5 de julio de 2012

Magdalena


Siempre tuve un vínculo especial con ella.
A pesar de los años de distancia, y los años de tiempo sin verla, aún llevo al cuello el colgante que me regaló cuando yo contaba ocho velas con mis dedos diminutos. Ni siquiera era un colgante, era un llavero en el que se enroscaba una llave que abría una pequeña hucha de metal, donde se escondía un billete nuevo de 100 pesetas, con la cara seria de Manuel de Falla.
Aún conservo el llavero, la llave, la hucha y el billete.

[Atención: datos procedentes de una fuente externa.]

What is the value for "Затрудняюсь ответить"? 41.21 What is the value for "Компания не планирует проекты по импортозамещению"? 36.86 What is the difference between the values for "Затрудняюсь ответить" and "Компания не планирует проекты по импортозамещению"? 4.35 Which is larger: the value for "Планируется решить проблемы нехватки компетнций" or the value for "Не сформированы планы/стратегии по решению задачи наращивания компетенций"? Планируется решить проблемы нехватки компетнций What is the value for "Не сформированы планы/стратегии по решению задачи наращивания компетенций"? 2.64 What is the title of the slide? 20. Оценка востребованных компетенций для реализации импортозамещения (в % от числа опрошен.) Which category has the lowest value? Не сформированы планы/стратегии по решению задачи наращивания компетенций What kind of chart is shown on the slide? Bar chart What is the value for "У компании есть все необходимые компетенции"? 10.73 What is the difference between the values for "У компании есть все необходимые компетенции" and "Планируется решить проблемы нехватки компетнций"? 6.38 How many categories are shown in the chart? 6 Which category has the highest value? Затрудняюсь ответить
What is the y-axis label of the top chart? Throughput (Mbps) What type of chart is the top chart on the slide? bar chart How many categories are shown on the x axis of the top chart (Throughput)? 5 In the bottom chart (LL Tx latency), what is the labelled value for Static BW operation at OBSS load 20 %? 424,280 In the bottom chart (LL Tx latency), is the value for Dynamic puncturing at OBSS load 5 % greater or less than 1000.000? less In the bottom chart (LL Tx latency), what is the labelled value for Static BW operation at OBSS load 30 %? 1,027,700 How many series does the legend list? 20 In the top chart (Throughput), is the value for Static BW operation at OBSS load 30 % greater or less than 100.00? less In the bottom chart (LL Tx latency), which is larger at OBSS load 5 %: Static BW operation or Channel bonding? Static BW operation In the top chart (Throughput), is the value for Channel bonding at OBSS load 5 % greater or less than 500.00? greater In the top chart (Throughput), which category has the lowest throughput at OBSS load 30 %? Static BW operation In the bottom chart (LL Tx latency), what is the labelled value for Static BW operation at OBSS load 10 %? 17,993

Magdalena era mi abuela, y murió esta semana. Tal vez ella no ha sido consciente ni de lo uno ni de lo otro. Nadie lo sabe. Ni siquiera éramos familiares. Noventa y tantos años, un carácter dulce y firme, apaciguado por la edad y la niebla, cegado por la luz de los años... Sus ojos lo han visto todo... y ahora descansan.

Magdalena vestía con sencillez, el pelo encrespado, sus manos fuertes, las arrugas inundaban su cara... alrededor de una sonrisa ancha y sincera. Recuerdo su cortijo andaluz al detalle, y hace más de veinte años que no voy por allí: La verja, un mosaico de rombos pintados de verde. Una piscina de agua verde, un parral de uvas verdes, y una casa encalada de blanco. La manguera más larga del mundo, que atravesaba todo un olivar, y la azada pequeña, a mi medida. La tumbona del abuelo, hecha de un material que nunca supe qué era... Y la era. La era en la que aprendí a comer mis primeras almendras blancas. Partidas a golpe de piedra, quitando la piel con la sutileza de la inocencia. Aún recuerdo el cómic que leí (sin saber leer) una madrugada con los ojos llenos de legañas. Hay una foto de ese momento, pero no me hace falta porque tengo la imagen grabada en las entrañas. No sé por qué.

Y las miniaturas, y el enorme citroen, y las persianas de madera... Y el abuelo... con quien de niño aprendía algo del ajedrez y algo de la vida, pero recuerdo que ya pensaba que el ajedrez era lo de menos. Enorme compañía.

Aún conservo los recuerdos. Que no me los quiten. Por cada recuerdo, una sonrisa.